# What you should do
Rewrite the items below, changing "red van" to "white van" and leaving everything else unchanged.

# Supplied material
● ● ●
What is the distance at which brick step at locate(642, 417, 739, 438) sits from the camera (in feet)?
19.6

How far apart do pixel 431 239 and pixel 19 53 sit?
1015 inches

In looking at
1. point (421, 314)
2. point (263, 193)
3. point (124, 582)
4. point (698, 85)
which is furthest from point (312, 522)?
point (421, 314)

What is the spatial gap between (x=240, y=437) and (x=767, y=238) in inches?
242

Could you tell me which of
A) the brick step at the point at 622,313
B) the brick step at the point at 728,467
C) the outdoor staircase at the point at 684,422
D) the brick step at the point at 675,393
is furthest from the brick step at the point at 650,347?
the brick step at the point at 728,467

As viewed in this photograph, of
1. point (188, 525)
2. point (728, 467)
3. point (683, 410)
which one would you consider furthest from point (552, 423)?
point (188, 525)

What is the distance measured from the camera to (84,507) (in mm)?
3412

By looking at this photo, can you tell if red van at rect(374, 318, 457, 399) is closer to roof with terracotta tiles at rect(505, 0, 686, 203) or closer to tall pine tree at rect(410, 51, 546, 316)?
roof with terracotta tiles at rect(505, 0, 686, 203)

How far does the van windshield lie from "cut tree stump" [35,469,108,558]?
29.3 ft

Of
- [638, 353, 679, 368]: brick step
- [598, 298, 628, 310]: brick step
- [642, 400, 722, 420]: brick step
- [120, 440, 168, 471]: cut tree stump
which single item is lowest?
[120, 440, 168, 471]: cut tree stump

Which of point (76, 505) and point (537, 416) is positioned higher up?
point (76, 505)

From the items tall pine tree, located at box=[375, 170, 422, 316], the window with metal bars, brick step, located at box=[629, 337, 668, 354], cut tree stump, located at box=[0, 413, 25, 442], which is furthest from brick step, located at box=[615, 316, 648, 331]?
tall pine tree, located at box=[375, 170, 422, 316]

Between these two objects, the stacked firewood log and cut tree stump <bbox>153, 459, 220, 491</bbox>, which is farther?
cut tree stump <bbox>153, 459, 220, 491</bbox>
● ● ●
# Solution for this problem
What is the distance at which brick step at locate(642, 417, 739, 438) sits from the camera (in feet)?
19.6

How far apart do pixel 431 239 and pixel 19 53 sit?
1015 inches

In looking at
1. point (421, 314)
2. point (263, 193)
3. point (124, 582)
4. point (698, 85)
which is furthest from point (312, 522)?
point (421, 314)

What is the spatial gap between (x=240, y=437) and (x=767, y=238) in inches?
242

Could you tell me which of
A) the brick step at the point at 622,313
B) the brick step at the point at 728,467
C) the outdoor staircase at the point at 684,422
D) the brick step at the point at 675,393
is furthest from the brick step at the point at 650,347?
the brick step at the point at 728,467

As viewed in this photograph, of
1. point (188, 525)
2. point (728, 467)
3. point (683, 410)
which one would you consider furthest from point (552, 423)?
point (188, 525)

What is the distance measured from the camera to (84,507) (in mm)?
3412

By looking at this photo, can you tell if white van at rect(374, 318, 457, 399) is closer to roof with terracotta tiles at rect(505, 0, 686, 203) or closer to tall pine tree at rect(410, 51, 546, 316)?
roof with terracotta tiles at rect(505, 0, 686, 203)

How far does the van windshield lie from "cut tree stump" [35,469,108,558]?
29.3 ft

Of
- [638, 353, 679, 368]: brick step
- [598, 298, 628, 310]: brick step
- [642, 400, 722, 420]: brick step
- [120, 440, 168, 471]: cut tree stump
which single item is lowest?
[120, 440, 168, 471]: cut tree stump

Which of point (76, 505) and point (537, 416) is positioned higher up?
point (76, 505)

From the items tall pine tree, located at box=[375, 170, 422, 316], the window with metal bars, brick step, located at box=[629, 337, 668, 354], cut tree stump, located at box=[0, 413, 25, 442], which is furthest from brick step, located at box=[615, 316, 648, 331]?
tall pine tree, located at box=[375, 170, 422, 316]

Between these two objects, the stacked firewood log and cut tree stump <bbox>153, 459, 220, 491</bbox>, which is farther?
cut tree stump <bbox>153, 459, 220, 491</bbox>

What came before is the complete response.